Friday, February 24, 2017

Defending crime: Veterans suffer from combat-related mental health disorders

Minnesota Attorney Brock Hunter has developed a specialty in representing veterans charged with crimes outside the military justice system, reported the ABA Journal. He and his colleagues in this area offer a version of the brain defense, an approach that considers the possible influence of post-traumatic stress disorder, depression and traumatic brain injury caused by their military experience on their clients’ criminal behavior. They seek understanding and treatment instead of prison and, in some cases, mercy instead of execution.
Hunter is a veteran himself, having served four years in the Army, mostly as a sniper scout in the tension-filled demilitarized zone of Korea during the late 1980s.
In 2007, Hunter helped draft a Minnesota law that permits judges to consider the option of sending veterans to treatment programs if they suffer from combat-related mental health disorders. The law requires courts to ask whether a criminal defendant is a veteran and allows their lawyers to order psychological evaluations. If a defendant is diagnosed with a mental health disorder, the court can work with the Department of Veterans Affairs on a treatment plan as part of the sentencing.

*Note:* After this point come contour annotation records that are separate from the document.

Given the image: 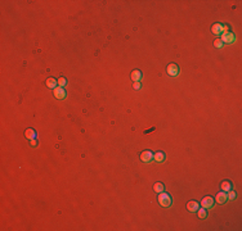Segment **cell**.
<instances>
[{
    "label": "cell",
    "instance_id": "ac0fdd59",
    "mask_svg": "<svg viewBox=\"0 0 242 231\" xmlns=\"http://www.w3.org/2000/svg\"><path fill=\"white\" fill-rule=\"evenodd\" d=\"M66 84H67L66 79H64V77H59V80H58V85H59V87H63Z\"/></svg>",
    "mask_w": 242,
    "mask_h": 231
},
{
    "label": "cell",
    "instance_id": "ba28073f",
    "mask_svg": "<svg viewBox=\"0 0 242 231\" xmlns=\"http://www.w3.org/2000/svg\"><path fill=\"white\" fill-rule=\"evenodd\" d=\"M215 199H217V202H218L219 204H224L225 202L228 200L227 193H225V191H220V193L217 194V198H215Z\"/></svg>",
    "mask_w": 242,
    "mask_h": 231
},
{
    "label": "cell",
    "instance_id": "7a4b0ae2",
    "mask_svg": "<svg viewBox=\"0 0 242 231\" xmlns=\"http://www.w3.org/2000/svg\"><path fill=\"white\" fill-rule=\"evenodd\" d=\"M222 41H223V44H233L234 41H236V35L233 34V32L231 31H227L224 32L223 35H222Z\"/></svg>",
    "mask_w": 242,
    "mask_h": 231
},
{
    "label": "cell",
    "instance_id": "9c48e42d",
    "mask_svg": "<svg viewBox=\"0 0 242 231\" xmlns=\"http://www.w3.org/2000/svg\"><path fill=\"white\" fill-rule=\"evenodd\" d=\"M198 207H200V204L197 203V202H195V200L188 202V204H187V209H188L189 212H196V211L198 209Z\"/></svg>",
    "mask_w": 242,
    "mask_h": 231
},
{
    "label": "cell",
    "instance_id": "277c9868",
    "mask_svg": "<svg viewBox=\"0 0 242 231\" xmlns=\"http://www.w3.org/2000/svg\"><path fill=\"white\" fill-rule=\"evenodd\" d=\"M166 72L169 76H171V77H176L178 76V73H179V67H178V64H175V63H170L169 66H167L166 68Z\"/></svg>",
    "mask_w": 242,
    "mask_h": 231
},
{
    "label": "cell",
    "instance_id": "5bb4252c",
    "mask_svg": "<svg viewBox=\"0 0 242 231\" xmlns=\"http://www.w3.org/2000/svg\"><path fill=\"white\" fill-rule=\"evenodd\" d=\"M197 214H198V218H201V220H205L206 217H207V212H206V208H200V209H197Z\"/></svg>",
    "mask_w": 242,
    "mask_h": 231
},
{
    "label": "cell",
    "instance_id": "4fadbf2b",
    "mask_svg": "<svg viewBox=\"0 0 242 231\" xmlns=\"http://www.w3.org/2000/svg\"><path fill=\"white\" fill-rule=\"evenodd\" d=\"M153 159L157 162H164L165 161V154L162 152H157L156 154H153Z\"/></svg>",
    "mask_w": 242,
    "mask_h": 231
},
{
    "label": "cell",
    "instance_id": "ffe728a7",
    "mask_svg": "<svg viewBox=\"0 0 242 231\" xmlns=\"http://www.w3.org/2000/svg\"><path fill=\"white\" fill-rule=\"evenodd\" d=\"M36 144H37L36 139H32V140H31V145H32V146H36Z\"/></svg>",
    "mask_w": 242,
    "mask_h": 231
},
{
    "label": "cell",
    "instance_id": "30bf717a",
    "mask_svg": "<svg viewBox=\"0 0 242 231\" xmlns=\"http://www.w3.org/2000/svg\"><path fill=\"white\" fill-rule=\"evenodd\" d=\"M142 72L140 71H138V70H135V71H133L131 72V74H130V77H131V80L134 81V82H139V81L142 80Z\"/></svg>",
    "mask_w": 242,
    "mask_h": 231
},
{
    "label": "cell",
    "instance_id": "3957f363",
    "mask_svg": "<svg viewBox=\"0 0 242 231\" xmlns=\"http://www.w3.org/2000/svg\"><path fill=\"white\" fill-rule=\"evenodd\" d=\"M211 31H212V34L214 35H223L224 32L228 31V26L222 25V23H215L211 27Z\"/></svg>",
    "mask_w": 242,
    "mask_h": 231
},
{
    "label": "cell",
    "instance_id": "2e32d148",
    "mask_svg": "<svg viewBox=\"0 0 242 231\" xmlns=\"http://www.w3.org/2000/svg\"><path fill=\"white\" fill-rule=\"evenodd\" d=\"M220 187H222V190L223 191H229L232 189V184L229 183V181H223L222 185H220Z\"/></svg>",
    "mask_w": 242,
    "mask_h": 231
},
{
    "label": "cell",
    "instance_id": "44dd1931",
    "mask_svg": "<svg viewBox=\"0 0 242 231\" xmlns=\"http://www.w3.org/2000/svg\"><path fill=\"white\" fill-rule=\"evenodd\" d=\"M139 87H140L139 82H134V89H139Z\"/></svg>",
    "mask_w": 242,
    "mask_h": 231
},
{
    "label": "cell",
    "instance_id": "8992f818",
    "mask_svg": "<svg viewBox=\"0 0 242 231\" xmlns=\"http://www.w3.org/2000/svg\"><path fill=\"white\" fill-rule=\"evenodd\" d=\"M202 207L206 208V209H210V208L214 207V198L211 197H206L202 199Z\"/></svg>",
    "mask_w": 242,
    "mask_h": 231
},
{
    "label": "cell",
    "instance_id": "6da1fadb",
    "mask_svg": "<svg viewBox=\"0 0 242 231\" xmlns=\"http://www.w3.org/2000/svg\"><path fill=\"white\" fill-rule=\"evenodd\" d=\"M171 197H170L169 194H166V193H160L159 195V203L161 204L162 207H170L171 206Z\"/></svg>",
    "mask_w": 242,
    "mask_h": 231
},
{
    "label": "cell",
    "instance_id": "d6986e66",
    "mask_svg": "<svg viewBox=\"0 0 242 231\" xmlns=\"http://www.w3.org/2000/svg\"><path fill=\"white\" fill-rule=\"evenodd\" d=\"M223 45H224V44H223V41H222L220 39H218V40L214 41V46H215V48H222Z\"/></svg>",
    "mask_w": 242,
    "mask_h": 231
},
{
    "label": "cell",
    "instance_id": "8fae6325",
    "mask_svg": "<svg viewBox=\"0 0 242 231\" xmlns=\"http://www.w3.org/2000/svg\"><path fill=\"white\" fill-rule=\"evenodd\" d=\"M57 85H58V80H56V79H53V77H50V79H48L47 80V86L49 87V89H56L57 87Z\"/></svg>",
    "mask_w": 242,
    "mask_h": 231
},
{
    "label": "cell",
    "instance_id": "9a60e30c",
    "mask_svg": "<svg viewBox=\"0 0 242 231\" xmlns=\"http://www.w3.org/2000/svg\"><path fill=\"white\" fill-rule=\"evenodd\" d=\"M153 189H155V191H156V193H162L164 191V189H165V186H164V184L162 183H156L153 185Z\"/></svg>",
    "mask_w": 242,
    "mask_h": 231
},
{
    "label": "cell",
    "instance_id": "7c38bea8",
    "mask_svg": "<svg viewBox=\"0 0 242 231\" xmlns=\"http://www.w3.org/2000/svg\"><path fill=\"white\" fill-rule=\"evenodd\" d=\"M25 136L28 140H32V139H35V136H36V132H35L32 128H27L26 130V132H25Z\"/></svg>",
    "mask_w": 242,
    "mask_h": 231
},
{
    "label": "cell",
    "instance_id": "5b68a950",
    "mask_svg": "<svg viewBox=\"0 0 242 231\" xmlns=\"http://www.w3.org/2000/svg\"><path fill=\"white\" fill-rule=\"evenodd\" d=\"M140 159H142V162H144V163H150V162L153 159V154H152V152H150V150L142 152V154H140Z\"/></svg>",
    "mask_w": 242,
    "mask_h": 231
},
{
    "label": "cell",
    "instance_id": "52a82bcc",
    "mask_svg": "<svg viewBox=\"0 0 242 231\" xmlns=\"http://www.w3.org/2000/svg\"><path fill=\"white\" fill-rule=\"evenodd\" d=\"M54 96H56L57 99H64V98H66V90H64L63 87L57 86L56 89H54Z\"/></svg>",
    "mask_w": 242,
    "mask_h": 231
},
{
    "label": "cell",
    "instance_id": "e0dca14e",
    "mask_svg": "<svg viewBox=\"0 0 242 231\" xmlns=\"http://www.w3.org/2000/svg\"><path fill=\"white\" fill-rule=\"evenodd\" d=\"M227 197H228V199H231V200H234V199H236V197H237V194H236V191H234V190H232V189H231V190L228 191Z\"/></svg>",
    "mask_w": 242,
    "mask_h": 231
}]
</instances>
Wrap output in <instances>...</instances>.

Hunter started getting national press attention for his work; the New York Times quoted him in a series about veterans charged with murder. Demand for his services grew. In hometowns across the country, veterans were getting arrested for domestic violence, drunk driving, fights and other crimes.
High-profile cases drew even more attention. In Fort Carson, Colorado, returning soldiers were arrested for fighting, beatings, rapes, DUIs, drug deals, domestic violence, shootings, stabbings, kidnapping and murder. The violence prompted the Army to commission a study called the epidemiologic consultation to examine why veteran violence was increasing. It found that the murder rate at the base had doubled, and the number of rape arrests tripled. From 2005 to 2008, 13 soldiers at Fort Carson were charged with homicide.
Soldiers from one particular unit, known as the Lethal Warriors, were charged with most of the murders. Members of that unit, which by reputation had served in the most violent battlefields in Iraq, also had a rate of PTSD three times that of other units.
The report found “a possible association between increasing levels of combat exposure and risk for negative behavioral outcomes.” However, it also cited other risk factors, such as criminal histories and experiences of drug and alcohol abuse. The report was careful to note that “overall, most soldiers are doing well.” Many, it pointed out, had seen heavy combat and had risk factors for violence yet committed no crimes.